Version 8.0 Release Notes
Version 8.0 introduces the tlsrequests table, which manages all requests within the scoped application. Tables that have been extended from the Task table have been deprecated.
Key Enhancements:
- Multi-TLS Environment Support: Since version 7.x, the application has supported integration with multiple TLS environments. Now, every request and certificate record must be linked to a TLS Protect Environment identifier.
- Enhanced Change Management Integration: A more streamlined integration has been implemented.
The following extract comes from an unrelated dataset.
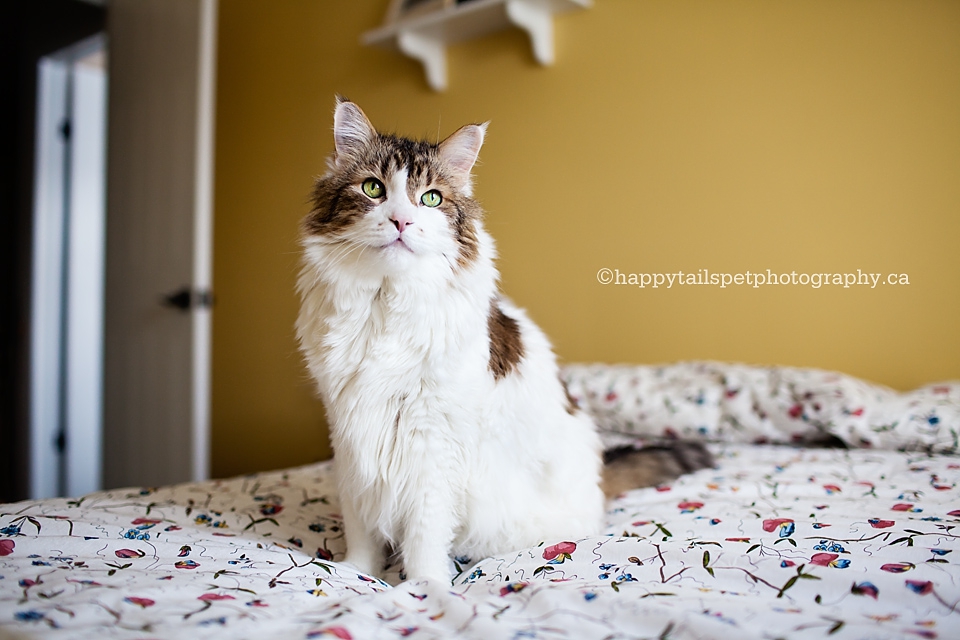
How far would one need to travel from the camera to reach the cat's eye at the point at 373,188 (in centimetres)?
117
Change requests will now be automatically created for Certificate Installation Requests and can also be generated for Certificate Requests and Renewals.
- Unified Certificate Import Experience: The process for importing certificates is now consistent across both initial submissions and renewals.
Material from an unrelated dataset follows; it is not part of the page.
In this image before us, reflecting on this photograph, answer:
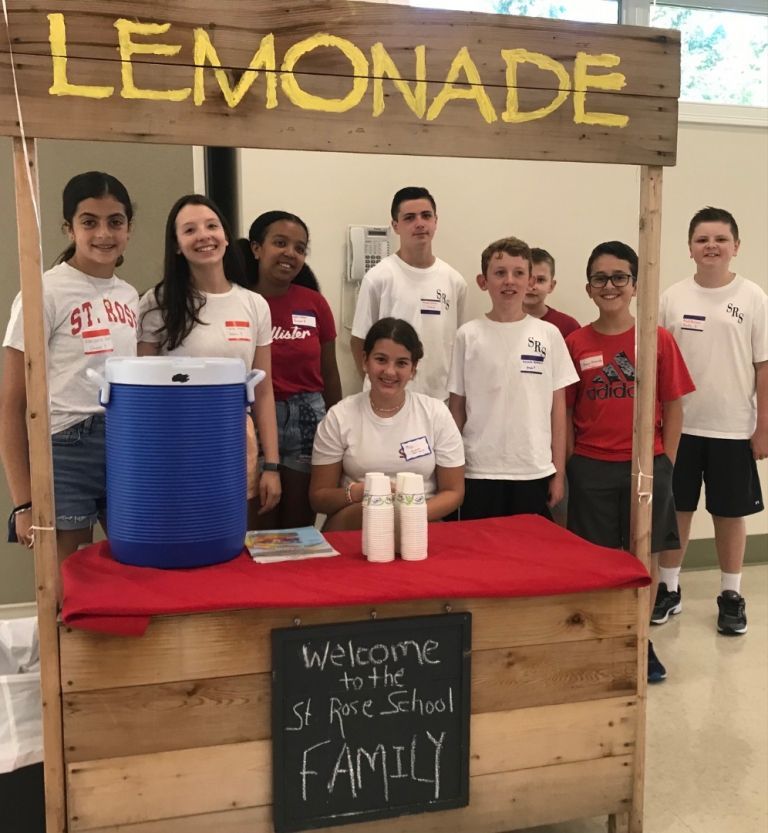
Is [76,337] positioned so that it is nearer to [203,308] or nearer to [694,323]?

- Venafi Workflow Enhancements: When the workflow requires approval for a Venafi Workflow (stage 500 or 800), it will now verify that the Venafi Workflow ticket has been removed after approval before proceeding.
Bug Fixes:
- CSR-Based Requests in TLSP Cloud: Fixed an issue where Certificate Signing Request (CSR)–based certificate creation was not processing correctly.
- Notification Issues: Resolved problems where some notifications were either not triggered or not generated.
- Certificate Name Change During Renewal: Fixed an issue preventing certificate names from being updated during renewal.
- Certificate Parsing Errors: Addressed issues occurring when certificates were uploaded for import.
This release improves overall stability, enhances integration capabilities, and refines user experience.
ServiceNow ITSM module required. Integration Hub is not required.
A MID Server will be required for this application. Connections to the TLS Protect Datacenter REST API are made through the MID Server.
For TLS Protect Cloud, the MID server is still required as there are some PowerShell scripts and one other executable that is requried for encrypting sensitive data before sending to TLS Protect Cloud API.